You can explicitly convert values using the Number(), String(), parseInt(), and parseFloat() functions:

let stringNumber = "42";

let number = Number(stringNumber); // 42
let floatNumber = parseFloat("3.14"); // 3.14
let intNumber = parseInt("101", 2); // 5 (in base 2)

Methods to manipulate Number

JavaScript provides many methods for working with Numbers.

We see it in the entry

Precision Issues in Number

The double-precision floating-point representation can lead to precision issues due to the way decimal numbers are stored in memory. For example:

console.log(0.1 + 0.2); // 0.30000000000000004

This unexpected result is due to some decimal numbers not being precisely representable in binary.

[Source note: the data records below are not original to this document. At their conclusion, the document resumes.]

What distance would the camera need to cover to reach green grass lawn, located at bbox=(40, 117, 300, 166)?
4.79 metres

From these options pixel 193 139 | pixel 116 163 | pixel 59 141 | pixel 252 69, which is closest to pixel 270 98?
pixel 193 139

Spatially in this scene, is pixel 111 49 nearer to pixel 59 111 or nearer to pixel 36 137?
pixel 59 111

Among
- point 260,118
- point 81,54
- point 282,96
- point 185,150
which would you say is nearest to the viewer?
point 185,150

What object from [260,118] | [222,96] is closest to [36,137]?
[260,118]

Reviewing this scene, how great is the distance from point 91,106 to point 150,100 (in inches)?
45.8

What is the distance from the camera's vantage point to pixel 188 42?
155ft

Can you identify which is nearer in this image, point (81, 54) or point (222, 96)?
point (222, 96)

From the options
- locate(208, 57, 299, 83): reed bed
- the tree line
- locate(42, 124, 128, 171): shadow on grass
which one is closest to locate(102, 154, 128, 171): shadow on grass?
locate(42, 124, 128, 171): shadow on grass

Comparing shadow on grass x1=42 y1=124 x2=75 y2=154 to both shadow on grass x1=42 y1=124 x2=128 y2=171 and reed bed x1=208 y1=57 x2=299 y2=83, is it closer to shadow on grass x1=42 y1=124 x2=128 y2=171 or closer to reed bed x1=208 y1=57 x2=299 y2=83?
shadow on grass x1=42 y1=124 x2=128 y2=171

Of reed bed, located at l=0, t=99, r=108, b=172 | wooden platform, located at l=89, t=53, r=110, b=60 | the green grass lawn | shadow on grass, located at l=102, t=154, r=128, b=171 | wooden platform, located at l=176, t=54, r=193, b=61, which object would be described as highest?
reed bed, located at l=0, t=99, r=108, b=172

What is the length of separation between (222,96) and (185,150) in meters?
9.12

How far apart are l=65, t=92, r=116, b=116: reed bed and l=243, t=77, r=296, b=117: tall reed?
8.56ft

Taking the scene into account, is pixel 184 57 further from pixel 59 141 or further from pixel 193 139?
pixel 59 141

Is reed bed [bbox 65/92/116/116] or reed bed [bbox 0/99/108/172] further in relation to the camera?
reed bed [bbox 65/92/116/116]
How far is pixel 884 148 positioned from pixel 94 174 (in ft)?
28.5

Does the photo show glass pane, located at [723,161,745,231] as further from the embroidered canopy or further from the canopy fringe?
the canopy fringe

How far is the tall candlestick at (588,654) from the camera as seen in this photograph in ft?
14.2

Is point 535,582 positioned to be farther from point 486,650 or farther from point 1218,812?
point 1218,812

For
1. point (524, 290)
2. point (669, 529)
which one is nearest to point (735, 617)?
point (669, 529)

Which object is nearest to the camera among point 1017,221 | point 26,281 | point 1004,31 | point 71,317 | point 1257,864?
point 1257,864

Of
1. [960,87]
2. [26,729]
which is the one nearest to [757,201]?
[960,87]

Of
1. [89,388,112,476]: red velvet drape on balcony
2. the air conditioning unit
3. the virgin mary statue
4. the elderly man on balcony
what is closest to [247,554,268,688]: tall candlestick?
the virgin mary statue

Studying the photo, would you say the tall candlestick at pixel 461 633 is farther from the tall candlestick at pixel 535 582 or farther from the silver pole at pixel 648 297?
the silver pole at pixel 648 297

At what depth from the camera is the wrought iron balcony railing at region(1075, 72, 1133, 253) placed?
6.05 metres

To resolve these precision issues, it is common to use techniques such as rounding:

let result = 0.1 + 0.2;
console.log(Math.round(result * 100) / 100);  // 0.3

Due to these issues, number comparisons can be problematic. Therefore, instead of using direct comparisons, it is better to use a tolerance or margin of error:

let x = 0.1 + 0.2;
let y = 0.3;

let epsilon = 1e-10; // Tolerance

console.log(Math.abs(x - y) < epsilon); // true

This is not a problem with JavaScript, but is common to many languages More information at How to represent fractional numbers in binary

Bit representation Advanced

Numeric values in JavaScript are based on the IEEE 754 standard, which means that all numbers are represented in 64-bit double precision format (Double Precision Floating Point).

The Number type uses 64 bits in memory, of which:

1 bit is for the sign (positive or negative),
11 bits are for the exponent,
52 bits are for the mantissa (the significant part of the number).